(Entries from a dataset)
--------------------------------

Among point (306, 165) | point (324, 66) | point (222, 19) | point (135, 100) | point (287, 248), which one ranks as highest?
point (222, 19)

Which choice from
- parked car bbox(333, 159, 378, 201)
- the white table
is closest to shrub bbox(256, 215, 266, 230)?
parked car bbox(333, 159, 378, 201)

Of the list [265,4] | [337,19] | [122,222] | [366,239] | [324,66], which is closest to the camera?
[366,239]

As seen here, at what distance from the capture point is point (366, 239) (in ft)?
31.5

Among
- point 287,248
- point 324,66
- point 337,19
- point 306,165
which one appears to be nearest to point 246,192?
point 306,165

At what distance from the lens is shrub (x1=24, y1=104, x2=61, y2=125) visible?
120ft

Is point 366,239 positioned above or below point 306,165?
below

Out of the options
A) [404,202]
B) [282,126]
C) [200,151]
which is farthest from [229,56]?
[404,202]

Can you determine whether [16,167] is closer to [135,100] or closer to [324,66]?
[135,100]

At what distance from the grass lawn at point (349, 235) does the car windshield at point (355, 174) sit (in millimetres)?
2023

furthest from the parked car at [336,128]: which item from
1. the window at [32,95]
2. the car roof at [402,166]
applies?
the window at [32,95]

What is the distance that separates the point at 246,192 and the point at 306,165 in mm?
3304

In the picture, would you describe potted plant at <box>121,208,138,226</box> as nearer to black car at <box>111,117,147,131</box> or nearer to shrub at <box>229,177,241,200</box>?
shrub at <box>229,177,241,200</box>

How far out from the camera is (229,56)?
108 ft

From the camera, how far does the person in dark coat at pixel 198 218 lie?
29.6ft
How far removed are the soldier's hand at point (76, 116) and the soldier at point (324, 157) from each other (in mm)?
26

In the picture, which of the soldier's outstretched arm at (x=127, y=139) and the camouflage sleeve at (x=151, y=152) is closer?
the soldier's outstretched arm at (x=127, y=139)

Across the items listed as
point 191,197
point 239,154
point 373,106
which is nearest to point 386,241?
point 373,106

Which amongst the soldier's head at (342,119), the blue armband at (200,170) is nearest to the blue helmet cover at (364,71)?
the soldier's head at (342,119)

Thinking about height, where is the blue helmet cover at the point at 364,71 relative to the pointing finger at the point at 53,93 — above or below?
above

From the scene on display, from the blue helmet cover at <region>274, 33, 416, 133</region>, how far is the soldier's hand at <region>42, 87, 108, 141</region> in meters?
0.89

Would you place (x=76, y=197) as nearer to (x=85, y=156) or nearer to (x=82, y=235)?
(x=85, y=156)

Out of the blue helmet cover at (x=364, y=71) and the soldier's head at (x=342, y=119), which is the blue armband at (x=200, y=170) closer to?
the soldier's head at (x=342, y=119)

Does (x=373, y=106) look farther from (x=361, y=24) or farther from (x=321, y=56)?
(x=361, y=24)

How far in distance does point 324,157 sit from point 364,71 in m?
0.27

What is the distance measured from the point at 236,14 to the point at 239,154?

--------------------------------

**DESCRIPTION OF THE TASK**: Can you write out all these lines again, switching "blue helmet cover" to "green helmet cover" everywhere it occurs and leaving the rest unchanged?

**SOLUTION FOR THIS EXERCISE**:
Among point (306, 165) | point (324, 66) | point (222, 19) | point (135, 100) | point (287, 248), which one ranks as highest?
point (222, 19)

Which choice from
- parked car bbox(333, 159, 378, 201)
- the white table
is closest to shrub bbox(256, 215, 266, 230)?
parked car bbox(333, 159, 378, 201)

Of the list [265,4] | [337,19] | [122,222] | [366,239] | [324,66], which is closest to the camera?
[366,239]

As seen here, at what distance from the capture point is point (366, 239) (in ft)?
31.5

Among
- point 287,248
- point 324,66
- point 337,19
- point 306,165
which one appears to be nearest to point 246,192?
point 306,165

At what distance from the lens is shrub (x1=24, y1=104, x2=61, y2=125) visible?
120ft

Is point 366,239 positioned above or below point 306,165?
below

Out of the options
A) [404,202]
B) [282,126]
C) [200,151]
which is farthest from [229,56]?
[404,202]

Can you determine whether [16,167] is closer to [135,100] or closer to [324,66]?
[135,100]

At what distance from the grass lawn at point (349, 235) does the car windshield at point (355, 174) sit (in millimetres)?
2023

furthest from the parked car at [336,128]: which item from
1. the window at [32,95]
2. the car roof at [402,166]
applies?
the window at [32,95]

What is the distance that separates the point at 246,192 and the point at 306,165 in mm?
3304

In the picture, would you describe potted plant at <box>121,208,138,226</box> as nearer to black car at <box>111,117,147,131</box> or nearer to shrub at <box>229,177,241,200</box>?
shrub at <box>229,177,241,200</box>

How far out from the camera is (229,56)?
108 ft

From the camera, how far does the person in dark coat at pixel 198 218 lie?
29.6ft
How far removed are the soldier's hand at point (76, 116) and the soldier at point (324, 157) from each other (in mm)?
26

In the picture, which of the soldier's outstretched arm at (x=127, y=139) and the camouflage sleeve at (x=151, y=152) is closer?
the soldier's outstretched arm at (x=127, y=139)

Across the items listed as
point 191,197
point 239,154
point 373,106
which is nearest to point 386,241?
point 373,106

Which amongst the soldier's head at (342,119), the blue armband at (200,170) is nearest to the green helmet cover at (364,71)?
the soldier's head at (342,119)

Thinking about height, where is the green helmet cover at the point at 364,71 relative to the pointing finger at the point at 53,93 — above or below?
above

From the scene on display, from the green helmet cover at <region>274, 33, 416, 133</region>, how far is the soldier's hand at <region>42, 87, 108, 141</region> in meters?
0.89

Would you place (x=76, y=197) as nearer to (x=85, y=156) or nearer to (x=82, y=235)?
(x=85, y=156)

Out of the green helmet cover at (x=364, y=71) and the soldier's head at (x=342, y=119), which is the blue armband at (x=200, y=170) closer to?
the soldier's head at (x=342, y=119)

Does (x=373, y=106) look farther from (x=361, y=24) or farther from (x=321, y=56)?
(x=361, y=24)

How far in distance does point 324,157 sit from point 364,71 in m?
0.27

What is the distance measured from the point at 236,14 to the point at 239,154?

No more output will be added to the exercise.